Fun fact: Chardonnay is the most widely planted white grape in the world. With so many different growing regions and production methods, there is a wide variety to choose from.

Oftentimes when referring to one of the biggest differences in tastes of Chardonnay, wine lovers will talk about how “oaky” the wine is. But what does that mean, and how can that help you identify which Chardonnays are for you, and which aren’t?

Once the grapes are harvested and the juices pressed, the winemaking process goes from the vineyard to the barrel room. With the Chardonnay grape, winemakers have a choice between fermenting or fermenting and aging in oak barrels (new or used), opting for stainless steel or concrete tanks, or some combination of the two. This choice has great impact on everything about the wine, from the color, the texture, the aromas and ultimately, the flavor.


Fermenting and/or aging Chardonnay in oak provides a creamier/buttery texture and introduces new aromas and flavors, including vanilla, coconut and baking spices. Beyond infusing new aromas, tastes and color from the barrel to the wine, oak also allows in a small amount of oxygen during the aging process.

Bottom line: If you like creamy Chardonnays with hints of vanilla, baking spices, and baked fruit, then you enjoy Chardonnays that have spent some time in oak. Sound like you? Try the Coppola Director's Chardonnay.

No oak:

When a winemaker chooses to produce Chardonnay without any oak, the end result is a crisper Chardonnay, displaying flavors of fresh apple, pear and even pineapple, as well as more citrusy notes. Not to be confused for a description of a light bodied white like Pinot Gris, unoaked Chardonnays are still fuller bodied wines, just not as rich or creamy as their oaked counterparts. Unoaked Chardonnays are often aged in stainless steel tanks, but concrete is also popular in some areas.
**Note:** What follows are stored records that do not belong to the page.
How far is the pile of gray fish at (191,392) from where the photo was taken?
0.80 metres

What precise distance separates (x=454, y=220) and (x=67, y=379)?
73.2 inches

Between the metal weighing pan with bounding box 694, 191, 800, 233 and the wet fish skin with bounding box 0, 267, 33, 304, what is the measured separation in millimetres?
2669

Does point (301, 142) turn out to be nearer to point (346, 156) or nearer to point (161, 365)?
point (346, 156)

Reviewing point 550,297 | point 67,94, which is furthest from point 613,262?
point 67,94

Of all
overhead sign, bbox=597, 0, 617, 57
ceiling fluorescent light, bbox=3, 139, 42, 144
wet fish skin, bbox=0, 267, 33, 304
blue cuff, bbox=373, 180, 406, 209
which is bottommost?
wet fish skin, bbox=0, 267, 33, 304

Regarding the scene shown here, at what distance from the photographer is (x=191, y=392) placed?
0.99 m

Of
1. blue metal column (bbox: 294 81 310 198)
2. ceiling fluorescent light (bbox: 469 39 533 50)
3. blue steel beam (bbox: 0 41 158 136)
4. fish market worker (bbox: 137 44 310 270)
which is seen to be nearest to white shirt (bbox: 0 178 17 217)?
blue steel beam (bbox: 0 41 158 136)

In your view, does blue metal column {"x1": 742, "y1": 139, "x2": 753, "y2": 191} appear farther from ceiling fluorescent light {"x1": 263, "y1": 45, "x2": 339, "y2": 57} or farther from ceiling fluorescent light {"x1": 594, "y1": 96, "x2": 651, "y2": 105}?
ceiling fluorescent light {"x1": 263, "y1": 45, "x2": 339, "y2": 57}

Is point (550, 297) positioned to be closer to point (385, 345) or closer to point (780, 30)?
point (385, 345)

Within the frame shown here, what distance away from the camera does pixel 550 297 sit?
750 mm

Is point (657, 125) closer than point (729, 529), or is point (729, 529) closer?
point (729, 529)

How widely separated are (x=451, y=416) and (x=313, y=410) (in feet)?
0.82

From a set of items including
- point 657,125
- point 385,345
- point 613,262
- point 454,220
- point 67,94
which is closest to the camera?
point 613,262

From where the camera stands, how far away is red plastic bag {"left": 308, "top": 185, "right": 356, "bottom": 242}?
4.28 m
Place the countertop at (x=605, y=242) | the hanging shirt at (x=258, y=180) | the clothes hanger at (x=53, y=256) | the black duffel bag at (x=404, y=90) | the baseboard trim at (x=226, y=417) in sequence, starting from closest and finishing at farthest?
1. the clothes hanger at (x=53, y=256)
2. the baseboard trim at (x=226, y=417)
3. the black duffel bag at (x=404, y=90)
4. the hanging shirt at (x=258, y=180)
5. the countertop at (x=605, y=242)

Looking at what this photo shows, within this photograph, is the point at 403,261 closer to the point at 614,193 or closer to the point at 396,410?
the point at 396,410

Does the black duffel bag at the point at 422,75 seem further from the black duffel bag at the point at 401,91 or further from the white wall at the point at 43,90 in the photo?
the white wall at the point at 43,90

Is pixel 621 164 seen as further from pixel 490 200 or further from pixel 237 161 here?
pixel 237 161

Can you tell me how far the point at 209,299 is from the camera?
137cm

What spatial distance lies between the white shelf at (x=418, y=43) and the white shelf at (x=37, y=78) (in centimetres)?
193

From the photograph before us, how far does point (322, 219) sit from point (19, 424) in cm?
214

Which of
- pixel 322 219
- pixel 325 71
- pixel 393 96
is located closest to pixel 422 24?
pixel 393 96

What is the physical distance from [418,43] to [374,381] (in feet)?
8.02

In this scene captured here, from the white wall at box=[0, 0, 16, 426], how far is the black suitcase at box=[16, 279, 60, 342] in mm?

Bottom line: If you are in the mood for a fuller bodied white wine, with a focus more on fresh fruit and citrus that feels more crisp than creamy, reach for a glass of unoaked Chardonnay. If this is something that sounds like your fancy, try the Chamisal Stainless Chardonnay.

The rest:

Some winemakers will split the aging process between stainless steel tanks and oak barrels, or use neutral oak. If you’re someone who falls in between loving oaky and not oaky Chards, it’s worth exploring those on other points in the spectrum.